- _AUSGANGSTEXT_:
========

"Gezockt und verloren", titelt De Standaard. "N-VA und CD&V pfeifen OpenVLD zurück", schreibt Gazet van Antwerpen. "Tommelein noch nicht Minister und schon gibt es riesigen Ärger", bemerkt Het Nieuwsblad.
Bei der flämischen Regierung hängt der Haussegen schief. Auf einer Sondersitzung hat das Kabinett gestern überraschend beschlossen, dem geplanten Biomassekraftwerk in Gent keine Fördermittel zuzusprechen. Die Entscheidung ist ohne den neuen Energieminister Bart Tommelein von der OpenVLD gefällt worden, der erst morgen sein Amt antreten wird.
Dass Nationalisten und Christdemokraten den Beschluss in Abwesenheit des zuständigen Ministers fassen, hält De Standaard für eine Retourkutsche. Das Blatt spricht sogar von einem "politischen Blutbad", das da angerichtet wurde. Het Nieuwsblad macht dafür ganz klar die Vorsitzende der flämischen Liberalen Gwendolyn Rutten verantwortlich. Die Entscheidung der Umweltagentur, dem Bau eines Biomassekraftwerks eine Abfuhr zu erteilen, stand schon vor drei Wochen fest.

========

- _BEREITGESTELLTES MATERIAL_:
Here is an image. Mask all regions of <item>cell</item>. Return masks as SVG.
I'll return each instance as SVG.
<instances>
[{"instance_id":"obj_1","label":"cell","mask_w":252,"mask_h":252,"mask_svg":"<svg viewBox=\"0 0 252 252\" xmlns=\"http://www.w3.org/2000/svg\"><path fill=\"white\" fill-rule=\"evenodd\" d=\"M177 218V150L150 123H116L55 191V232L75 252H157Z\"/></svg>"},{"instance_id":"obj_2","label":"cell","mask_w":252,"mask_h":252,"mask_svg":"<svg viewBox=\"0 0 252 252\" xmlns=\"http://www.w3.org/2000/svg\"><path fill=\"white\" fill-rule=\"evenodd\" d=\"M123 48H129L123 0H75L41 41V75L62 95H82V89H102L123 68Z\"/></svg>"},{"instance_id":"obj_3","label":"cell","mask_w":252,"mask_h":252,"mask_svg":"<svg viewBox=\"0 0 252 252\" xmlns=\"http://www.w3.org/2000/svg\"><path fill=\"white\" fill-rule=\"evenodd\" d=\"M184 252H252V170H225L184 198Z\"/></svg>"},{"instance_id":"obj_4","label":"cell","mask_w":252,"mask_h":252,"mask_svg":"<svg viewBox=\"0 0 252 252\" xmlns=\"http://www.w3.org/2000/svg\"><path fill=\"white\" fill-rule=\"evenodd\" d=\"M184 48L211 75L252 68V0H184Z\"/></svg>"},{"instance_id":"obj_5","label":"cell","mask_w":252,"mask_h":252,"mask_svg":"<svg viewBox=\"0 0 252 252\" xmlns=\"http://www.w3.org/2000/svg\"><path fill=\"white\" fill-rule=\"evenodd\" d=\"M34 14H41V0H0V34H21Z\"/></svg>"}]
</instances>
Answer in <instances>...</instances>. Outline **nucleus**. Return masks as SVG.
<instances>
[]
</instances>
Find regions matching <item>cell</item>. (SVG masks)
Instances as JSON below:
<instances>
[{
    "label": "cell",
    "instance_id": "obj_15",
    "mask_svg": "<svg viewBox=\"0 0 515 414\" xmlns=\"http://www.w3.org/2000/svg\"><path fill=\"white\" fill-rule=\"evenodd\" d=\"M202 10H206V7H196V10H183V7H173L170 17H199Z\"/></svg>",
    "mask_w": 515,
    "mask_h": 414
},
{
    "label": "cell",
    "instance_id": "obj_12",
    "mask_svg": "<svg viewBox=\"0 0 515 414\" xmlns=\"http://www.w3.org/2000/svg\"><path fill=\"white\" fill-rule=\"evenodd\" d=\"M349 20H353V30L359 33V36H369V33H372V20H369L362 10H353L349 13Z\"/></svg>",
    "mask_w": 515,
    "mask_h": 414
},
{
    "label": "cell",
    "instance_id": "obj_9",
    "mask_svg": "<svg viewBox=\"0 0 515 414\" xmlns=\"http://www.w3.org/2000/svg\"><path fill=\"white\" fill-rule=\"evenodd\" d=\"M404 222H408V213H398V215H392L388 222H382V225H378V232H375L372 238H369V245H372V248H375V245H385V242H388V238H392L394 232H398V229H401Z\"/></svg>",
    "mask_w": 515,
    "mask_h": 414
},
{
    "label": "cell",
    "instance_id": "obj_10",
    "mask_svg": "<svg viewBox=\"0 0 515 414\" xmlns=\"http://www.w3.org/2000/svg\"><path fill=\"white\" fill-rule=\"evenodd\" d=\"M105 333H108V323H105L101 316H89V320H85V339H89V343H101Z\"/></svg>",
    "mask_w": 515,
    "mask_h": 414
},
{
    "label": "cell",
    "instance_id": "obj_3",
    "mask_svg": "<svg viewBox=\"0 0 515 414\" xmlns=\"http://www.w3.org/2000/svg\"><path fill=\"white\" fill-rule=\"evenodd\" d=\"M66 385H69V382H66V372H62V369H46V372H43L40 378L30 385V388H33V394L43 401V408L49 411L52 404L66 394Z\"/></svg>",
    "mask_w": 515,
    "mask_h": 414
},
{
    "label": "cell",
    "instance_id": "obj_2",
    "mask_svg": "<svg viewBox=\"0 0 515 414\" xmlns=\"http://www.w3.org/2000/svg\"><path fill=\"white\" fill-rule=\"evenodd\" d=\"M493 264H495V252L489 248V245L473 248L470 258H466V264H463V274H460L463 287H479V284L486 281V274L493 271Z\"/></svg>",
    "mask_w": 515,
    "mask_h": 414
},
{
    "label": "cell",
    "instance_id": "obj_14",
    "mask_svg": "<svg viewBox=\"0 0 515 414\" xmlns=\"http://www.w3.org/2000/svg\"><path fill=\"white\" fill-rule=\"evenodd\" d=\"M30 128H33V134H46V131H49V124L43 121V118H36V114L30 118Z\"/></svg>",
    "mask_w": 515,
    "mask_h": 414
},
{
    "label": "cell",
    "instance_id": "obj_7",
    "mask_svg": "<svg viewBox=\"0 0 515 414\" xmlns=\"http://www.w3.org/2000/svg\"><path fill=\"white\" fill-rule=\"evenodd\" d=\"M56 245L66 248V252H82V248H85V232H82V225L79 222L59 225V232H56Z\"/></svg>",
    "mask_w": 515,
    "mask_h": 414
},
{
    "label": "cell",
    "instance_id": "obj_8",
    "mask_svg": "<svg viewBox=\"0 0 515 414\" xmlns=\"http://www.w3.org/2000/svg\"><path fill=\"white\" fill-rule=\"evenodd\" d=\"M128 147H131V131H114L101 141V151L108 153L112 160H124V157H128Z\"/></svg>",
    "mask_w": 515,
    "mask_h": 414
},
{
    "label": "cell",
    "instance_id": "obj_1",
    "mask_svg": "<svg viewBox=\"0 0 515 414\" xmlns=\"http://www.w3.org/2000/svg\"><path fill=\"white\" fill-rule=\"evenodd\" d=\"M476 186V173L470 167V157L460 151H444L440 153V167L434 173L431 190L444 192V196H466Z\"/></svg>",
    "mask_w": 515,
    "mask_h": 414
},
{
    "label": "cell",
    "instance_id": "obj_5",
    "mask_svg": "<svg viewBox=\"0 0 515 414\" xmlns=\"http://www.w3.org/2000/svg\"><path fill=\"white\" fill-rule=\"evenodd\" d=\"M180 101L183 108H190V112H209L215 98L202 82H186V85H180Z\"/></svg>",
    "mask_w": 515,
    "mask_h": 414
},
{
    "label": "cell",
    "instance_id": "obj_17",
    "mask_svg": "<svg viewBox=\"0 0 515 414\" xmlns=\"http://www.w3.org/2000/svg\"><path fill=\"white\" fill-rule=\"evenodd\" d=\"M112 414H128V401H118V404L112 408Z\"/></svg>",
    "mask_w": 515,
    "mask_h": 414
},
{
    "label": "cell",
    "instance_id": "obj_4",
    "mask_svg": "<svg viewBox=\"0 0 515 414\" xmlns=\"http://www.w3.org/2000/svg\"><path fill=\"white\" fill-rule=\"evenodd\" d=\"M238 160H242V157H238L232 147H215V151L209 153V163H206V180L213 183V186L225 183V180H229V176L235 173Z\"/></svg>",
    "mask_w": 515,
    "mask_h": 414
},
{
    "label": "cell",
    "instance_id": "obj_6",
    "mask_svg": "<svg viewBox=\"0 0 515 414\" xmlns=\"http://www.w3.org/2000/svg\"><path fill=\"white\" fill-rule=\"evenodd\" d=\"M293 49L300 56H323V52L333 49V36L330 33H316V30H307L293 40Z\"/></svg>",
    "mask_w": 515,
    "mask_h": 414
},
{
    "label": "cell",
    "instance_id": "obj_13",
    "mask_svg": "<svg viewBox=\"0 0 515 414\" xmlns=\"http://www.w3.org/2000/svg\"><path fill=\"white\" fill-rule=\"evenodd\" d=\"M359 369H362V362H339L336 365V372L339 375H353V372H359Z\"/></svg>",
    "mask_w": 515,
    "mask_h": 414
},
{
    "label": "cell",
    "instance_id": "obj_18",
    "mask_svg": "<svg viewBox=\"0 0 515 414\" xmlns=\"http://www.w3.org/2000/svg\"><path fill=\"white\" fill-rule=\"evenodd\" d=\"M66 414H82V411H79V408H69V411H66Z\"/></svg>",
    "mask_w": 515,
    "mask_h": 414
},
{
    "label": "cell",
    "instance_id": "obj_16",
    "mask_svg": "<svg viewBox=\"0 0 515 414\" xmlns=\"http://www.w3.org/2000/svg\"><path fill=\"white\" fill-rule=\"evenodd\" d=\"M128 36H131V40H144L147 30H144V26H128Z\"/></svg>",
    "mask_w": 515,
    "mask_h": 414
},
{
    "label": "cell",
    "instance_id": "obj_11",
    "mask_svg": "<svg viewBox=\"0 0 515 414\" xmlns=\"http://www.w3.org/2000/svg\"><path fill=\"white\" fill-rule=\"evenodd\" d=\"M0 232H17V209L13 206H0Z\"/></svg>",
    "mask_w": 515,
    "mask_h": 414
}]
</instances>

========

- _AUFGABENSTELLUNG_:
A. Geben Sie aus dem Ausgangstext wortgetreu den Abschnitt zwischen „Dass Nationalisten und“ und „drei Wochen fest.“ aus, beide Stellen jeweils eingeschlossen.
B. Zählen Sie die Zeilen der Einträge, die das Wort „regions“ enthalten, und beachten Sie dabei die Groß- und Kleinschreibung. Nennen Sie ausschließlich die Anzahl.

- _ANTWORTEN DER REIHE_:
A.
Dass Nationalisten und Christdemokraten den Beschluss in Abwesenheit des zuständigen Ministers fassen, hält De Standaard für eine Retourkutsche. Das Blatt spricht sogar von einem "politischen Blutbad", das da angerichtet wurde. Het Nieuwsblad macht dafür ganz klar die Vorsitzende der flämischen Liberalen Gwendolyn Rutten verantwortlich. Die Entscheidung der Umweltagentur, dem Bau eines Biomassekraftwerks eine Abfuhr zu erteilen, stand schon vor drei Wochen fest.

B. 2